Art by Cameron Gray |
Jurgen Schulze uses his Principle of Irony as a guide to metaphysical and cosmological truth. In general, he infers, there must be a self-negating deity to maximize irony and tragedy in the universe, “to cast everyone into the spiritual wilderness and thus to thrust a fully-charged existential quandary upon each reflective soul” (18b). The Truth must be “universally bewildering,” as Schulze once told me. Indeed, contrary to utilitarianism, which speaks of the obligation to maximize happiness, Schulze contends that enlightened individuals should discern how reality maximizes irony, establishing a gulf between natural facts and our intuitions and preferences.
Schulze seems to have reflected for long hours on the nature of religion, but his thoughts on that subject derive once again from a single principle, which is that all religious discourse is anthropocentric with respect not just to that discourse’s origin or cause, but to its reference. All religious statements derive from human primates, not from any extraterrestrial source; more surprisingly—especially since he posits a cosmic deity, in the name of Irony—Schulze says that all such statements have as their inner meaning some bearing purely on what has been happening in our history. The world’s major religions speak of gods, supernatural realms, and of experience that transcends the five senses. Taken superficially, literally, and exoterically, then, religious creeds point far beyond our sociopolitics and dominance hierarchies, our class divisions and relations to our environment and to other animal species. But for Schulze, every major religious utterance ought to be interpreted as metaphorical and, more specifically, as reflecting back on how we distinguish ourselves in nature.

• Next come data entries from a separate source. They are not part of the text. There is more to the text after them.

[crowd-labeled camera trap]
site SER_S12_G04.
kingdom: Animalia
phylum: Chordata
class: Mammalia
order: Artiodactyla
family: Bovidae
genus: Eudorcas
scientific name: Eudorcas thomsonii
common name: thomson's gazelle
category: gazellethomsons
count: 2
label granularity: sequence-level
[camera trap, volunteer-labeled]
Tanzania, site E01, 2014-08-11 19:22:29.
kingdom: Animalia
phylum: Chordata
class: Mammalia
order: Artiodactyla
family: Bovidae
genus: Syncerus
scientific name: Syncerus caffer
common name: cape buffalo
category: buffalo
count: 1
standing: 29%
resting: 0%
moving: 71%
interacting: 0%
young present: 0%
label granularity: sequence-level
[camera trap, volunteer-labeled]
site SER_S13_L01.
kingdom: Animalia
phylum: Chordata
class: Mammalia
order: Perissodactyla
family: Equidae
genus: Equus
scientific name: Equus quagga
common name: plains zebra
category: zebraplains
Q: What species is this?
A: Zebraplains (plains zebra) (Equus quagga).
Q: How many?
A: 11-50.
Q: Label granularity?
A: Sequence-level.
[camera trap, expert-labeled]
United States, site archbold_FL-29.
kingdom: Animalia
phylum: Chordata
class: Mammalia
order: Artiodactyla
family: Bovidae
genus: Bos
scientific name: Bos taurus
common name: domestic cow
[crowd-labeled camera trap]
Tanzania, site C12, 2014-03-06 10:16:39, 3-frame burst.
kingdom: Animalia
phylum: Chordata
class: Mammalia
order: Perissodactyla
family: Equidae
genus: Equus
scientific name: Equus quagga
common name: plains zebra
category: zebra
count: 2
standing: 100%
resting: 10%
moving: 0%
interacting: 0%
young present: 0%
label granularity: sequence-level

In this respect, religious discourse would be like science fiction: taken literally, a sci-fi novel or movie is about some events transpiring in the far future or on a distant planet, but every science fiction author knows that those scenarios are just literary devices that are useful in creating the psychological distance to discuss prickly, often taboo issues that impact us here and now. Theology as it has been practiced in the major religions is a form of literary fiction—except that instead of suspending our disbelief for the sake of entertaining ourselves as consumers, religious devotees are entranced by religion’s literary devices and escalate their belief in the protagonists until the belief becomes unshakable faith in the absurd. We’re blind to the hidden function of religious language, because we’re gullible, lazy, and easily distracted by literal, surface meanings of the most outlandish statements. The greatest lies that preoccupy us by assuaging our fears and stirring up our unconscious longings are the most fervently believed. But, says Schulze, “this process of indoctrination is as anticlimactic as a magician’s trick: once you learn the secret of its success, the spell wears off and you’re left to marvel at the audience’s credulity. We’re led like pets on leashes, our mind furnished with preposterous beliefs like a dog forced to wear gaudy mittens and a silly yellow hat in the rain” (20b).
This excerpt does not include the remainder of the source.